Onyeador expressed several concerns about policing from the perspective of her role as a GRA in Baker House.
For example, based on protocol, GRAs call MITPD when a student needs serious medical attention, and both the police and the ambulance are dispatched. Onyeador said that in these situations, “I’ve had a lot of interactions where the police come in and they’re trying to gather facts. But it’s not clear what they’re gathering these facts for, and they also come in and make a lot of accusations of the students and generally contribute to a hostile environment.”
At a Baker house meeting, “multiple people expressed discomfort” about calling MITPD about students smoking marijuana, as such a situation is not “volatile” and calling police would likely “contribute to student anxiety,” Onyeador said.
“Neither students nor GRAs have reported concerns about police conduct to the Residential Education Office,” Robinson wrote.
DiFava said that he believes MIT Police officers are doing work “appropriate to our charge” and that none of the officers’ responsibilities can be “readily replaced by non-sworn personnel.”
MIT Police and senior administrators “met to launch an ongoing dialog” about the ideas in the petition the week of June 22, Reif wrote in a letter to the MIT community July 1.
DiVincenzo wrote that such conversations are a “priority” for himself, DiFava, and the senior administration.

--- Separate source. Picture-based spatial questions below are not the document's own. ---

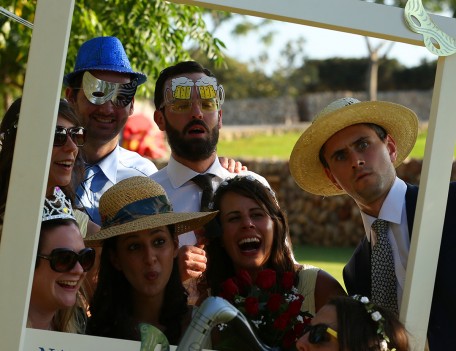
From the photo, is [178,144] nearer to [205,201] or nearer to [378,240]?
[205,201]

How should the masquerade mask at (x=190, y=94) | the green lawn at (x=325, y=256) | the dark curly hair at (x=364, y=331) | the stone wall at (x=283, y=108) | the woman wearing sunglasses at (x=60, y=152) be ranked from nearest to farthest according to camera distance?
the dark curly hair at (x=364, y=331) → the woman wearing sunglasses at (x=60, y=152) → the masquerade mask at (x=190, y=94) → the green lawn at (x=325, y=256) → the stone wall at (x=283, y=108)

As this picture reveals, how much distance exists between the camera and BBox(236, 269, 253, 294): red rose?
3545 millimetres

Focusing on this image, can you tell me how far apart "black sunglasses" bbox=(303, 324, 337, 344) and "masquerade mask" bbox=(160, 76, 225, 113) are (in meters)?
1.68

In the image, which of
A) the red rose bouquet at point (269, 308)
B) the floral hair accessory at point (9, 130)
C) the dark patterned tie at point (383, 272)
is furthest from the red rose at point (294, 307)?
the floral hair accessory at point (9, 130)

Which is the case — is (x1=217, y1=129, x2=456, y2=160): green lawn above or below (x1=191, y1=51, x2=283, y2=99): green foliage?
below

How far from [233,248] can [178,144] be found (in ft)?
2.66

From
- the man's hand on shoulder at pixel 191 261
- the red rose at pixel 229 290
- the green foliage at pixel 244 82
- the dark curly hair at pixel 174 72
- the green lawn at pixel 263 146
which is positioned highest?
the green foliage at pixel 244 82

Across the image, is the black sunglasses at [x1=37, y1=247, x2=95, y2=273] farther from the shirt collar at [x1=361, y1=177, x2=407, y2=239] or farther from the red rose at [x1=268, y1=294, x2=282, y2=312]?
the shirt collar at [x1=361, y1=177, x2=407, y2=239]

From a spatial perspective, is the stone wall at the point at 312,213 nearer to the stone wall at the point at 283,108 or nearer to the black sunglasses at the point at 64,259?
the black sunglasses at the point at 64,259

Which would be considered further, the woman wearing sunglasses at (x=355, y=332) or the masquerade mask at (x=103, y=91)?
the masquerade mask at (x=103, y=91)

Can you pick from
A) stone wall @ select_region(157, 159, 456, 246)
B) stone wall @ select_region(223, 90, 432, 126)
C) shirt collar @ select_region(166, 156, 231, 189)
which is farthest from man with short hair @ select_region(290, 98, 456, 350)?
stone wall @ select_region(223, 90, 432, 126)

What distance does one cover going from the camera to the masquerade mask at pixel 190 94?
4414 millimetres

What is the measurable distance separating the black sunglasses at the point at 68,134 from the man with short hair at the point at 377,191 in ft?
2.81

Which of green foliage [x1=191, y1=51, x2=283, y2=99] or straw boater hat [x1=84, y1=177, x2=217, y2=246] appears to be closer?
straw boater hat [x1=84, y1=177, x2=217, y2=246]
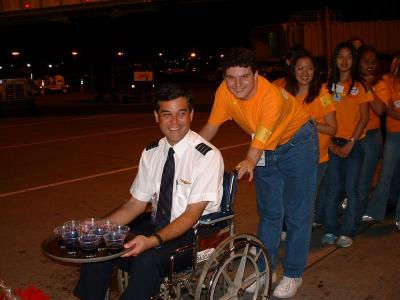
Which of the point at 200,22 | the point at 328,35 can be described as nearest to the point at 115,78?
the point at 328,35

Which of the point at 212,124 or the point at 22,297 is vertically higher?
the point at 212,124

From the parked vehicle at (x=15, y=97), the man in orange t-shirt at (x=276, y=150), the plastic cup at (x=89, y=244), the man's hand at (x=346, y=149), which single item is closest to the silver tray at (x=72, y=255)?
the plastic cup at (x=89, y=244)

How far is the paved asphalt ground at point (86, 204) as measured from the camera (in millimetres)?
4305

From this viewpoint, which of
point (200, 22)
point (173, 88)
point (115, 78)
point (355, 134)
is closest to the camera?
point (173, 88)

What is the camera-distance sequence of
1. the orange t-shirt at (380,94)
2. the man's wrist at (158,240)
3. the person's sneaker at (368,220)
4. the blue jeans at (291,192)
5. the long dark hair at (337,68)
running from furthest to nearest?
the person's sneaker at (368,220) < the orange t-shirt at (380,94) < the long dark hair at (337,68) < the blue jeans at (291,192) < the man's wrist at (158,240)

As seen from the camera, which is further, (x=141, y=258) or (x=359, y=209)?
(x=359, y=209)

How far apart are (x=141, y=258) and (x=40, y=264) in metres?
2.27

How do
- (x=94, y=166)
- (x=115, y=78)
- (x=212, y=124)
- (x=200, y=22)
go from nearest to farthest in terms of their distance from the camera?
(x=212, y=124) → (x=94, y=166) → (x=115, y=78) → (x=200, y=22)

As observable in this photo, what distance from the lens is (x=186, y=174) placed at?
10.7 feet

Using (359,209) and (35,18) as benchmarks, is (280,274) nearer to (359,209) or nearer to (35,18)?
(359,209)

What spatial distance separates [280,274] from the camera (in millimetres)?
4438

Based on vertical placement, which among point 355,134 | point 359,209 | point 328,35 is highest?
point 328,35

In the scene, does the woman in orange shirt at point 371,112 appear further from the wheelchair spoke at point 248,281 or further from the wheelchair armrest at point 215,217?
the wheelchair armrest at point 215,217

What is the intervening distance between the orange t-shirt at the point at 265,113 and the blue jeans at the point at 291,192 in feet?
0.37
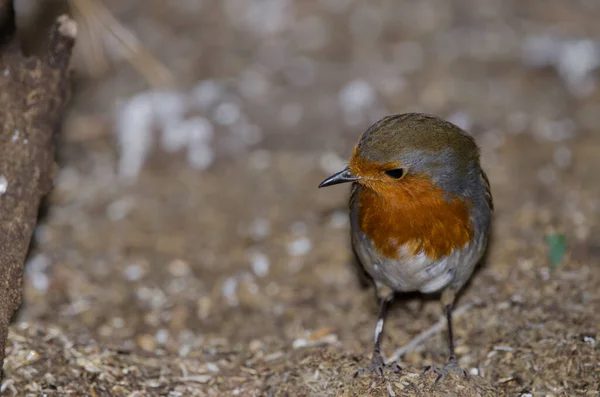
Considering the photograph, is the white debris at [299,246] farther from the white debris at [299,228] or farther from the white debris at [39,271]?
the white debris at [39,271]

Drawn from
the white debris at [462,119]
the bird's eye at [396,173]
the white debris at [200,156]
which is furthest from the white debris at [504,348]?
the white debris at [200,156]

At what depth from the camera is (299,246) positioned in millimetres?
5344

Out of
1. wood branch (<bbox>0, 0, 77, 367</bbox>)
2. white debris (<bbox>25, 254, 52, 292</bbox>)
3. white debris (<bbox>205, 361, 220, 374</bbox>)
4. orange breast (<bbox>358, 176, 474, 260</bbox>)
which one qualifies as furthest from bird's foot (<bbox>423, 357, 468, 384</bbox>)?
white debris (<bbox>25, 254, 52, 292</bbox>)

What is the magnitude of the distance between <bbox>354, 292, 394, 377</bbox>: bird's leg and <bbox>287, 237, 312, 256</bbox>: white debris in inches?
36.0

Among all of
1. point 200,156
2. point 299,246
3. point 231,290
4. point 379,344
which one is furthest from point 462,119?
point 379,344

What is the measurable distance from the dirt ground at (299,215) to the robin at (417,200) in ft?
1.66

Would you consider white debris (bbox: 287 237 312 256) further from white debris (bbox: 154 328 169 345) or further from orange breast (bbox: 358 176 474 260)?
orange breast (bbox: 358 176 474 260)

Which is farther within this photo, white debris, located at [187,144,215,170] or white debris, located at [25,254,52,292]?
white debris, located at [187,144,215,170]

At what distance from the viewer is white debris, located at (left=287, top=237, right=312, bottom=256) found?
530 centimetres

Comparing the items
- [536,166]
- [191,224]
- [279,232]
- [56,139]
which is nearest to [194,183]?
[191,224]

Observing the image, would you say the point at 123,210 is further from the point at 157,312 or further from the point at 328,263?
the point at 328,263

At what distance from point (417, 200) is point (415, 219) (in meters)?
0.09

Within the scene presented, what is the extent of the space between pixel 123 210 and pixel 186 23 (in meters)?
2.29

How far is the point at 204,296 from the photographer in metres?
4.93
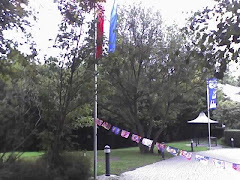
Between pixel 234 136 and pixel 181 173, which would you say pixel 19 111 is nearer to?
pixel 181 173

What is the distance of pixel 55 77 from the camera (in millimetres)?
9594

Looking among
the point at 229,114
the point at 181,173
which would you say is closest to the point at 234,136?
the point at 229,114

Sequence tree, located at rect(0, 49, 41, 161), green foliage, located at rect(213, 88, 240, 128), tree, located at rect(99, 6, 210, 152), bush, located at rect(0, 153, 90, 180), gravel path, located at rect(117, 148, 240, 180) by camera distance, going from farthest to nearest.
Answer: green foliage, located at rect(213, 88, 240, 128), tree, located at rect(99, 6, 210, 152), gravel path, located at rect(117, 148, 240, 180), tree, located at rect(0, 49, 41, 161), bush, located at rect(0, 153, 90, 180)

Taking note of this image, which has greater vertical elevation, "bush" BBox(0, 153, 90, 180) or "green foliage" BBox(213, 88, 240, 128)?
"green foliage" BBox(213, 88, 240, 128)

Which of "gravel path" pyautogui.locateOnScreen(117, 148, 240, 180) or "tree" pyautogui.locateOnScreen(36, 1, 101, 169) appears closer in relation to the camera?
"tree" pyautogui.locateOnScreen(36, 1, 101, 169)

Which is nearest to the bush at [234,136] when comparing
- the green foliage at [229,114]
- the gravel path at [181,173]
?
the green foliage at [229,114]

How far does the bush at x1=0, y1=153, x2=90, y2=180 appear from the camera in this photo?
808 cm

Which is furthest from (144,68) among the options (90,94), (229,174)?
(90,94)

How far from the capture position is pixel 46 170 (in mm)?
8695

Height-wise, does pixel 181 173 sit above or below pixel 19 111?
below

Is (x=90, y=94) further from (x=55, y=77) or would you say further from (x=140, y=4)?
(x=140, y=4)

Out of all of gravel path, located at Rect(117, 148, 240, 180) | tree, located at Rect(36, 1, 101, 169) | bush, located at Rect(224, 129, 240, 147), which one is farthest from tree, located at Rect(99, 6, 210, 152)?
bush, located at Rect(224, 129, 240, 147)

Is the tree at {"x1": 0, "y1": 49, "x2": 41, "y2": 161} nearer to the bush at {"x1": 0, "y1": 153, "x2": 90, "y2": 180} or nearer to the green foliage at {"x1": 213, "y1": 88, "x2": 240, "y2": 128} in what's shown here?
the bush at {"x1": 0, "y1": 153, "x2": 90, "y2": 180}

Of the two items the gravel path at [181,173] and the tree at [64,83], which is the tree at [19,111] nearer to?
the tree at [64,83]
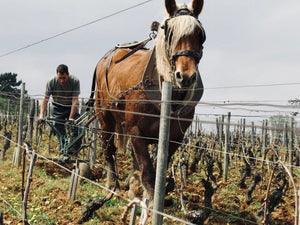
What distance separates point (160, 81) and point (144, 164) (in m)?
0.89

MITCPA President West declined to meet with BSU and BGSA representatives. West wrote, “Due to our responsibilities to provide public safety services to all community members, police officers do not engage in political or social movements on campus.”
DiFava said that MITPD is “ready to participate” in these conversations and as part of the community they “want to be involved in a dialogue that could only make things better.”
DiFava added that he is “very interested” in adding a mental health professional to the team to join calls in which someone is suffering from a mental illness. However, he noted that officers cannot be certain that someone is suffering from a mental illness until they arrive at the call.
“It’s all about being trusted,” DiFava said. “And the only way you do that is by open and honest dialogue.”
Update 7/9/20: This article was corrected to state that 54 members of MITPD reported their demographic information to MITPD. A previous version of the article wrote that 57 members reported their information.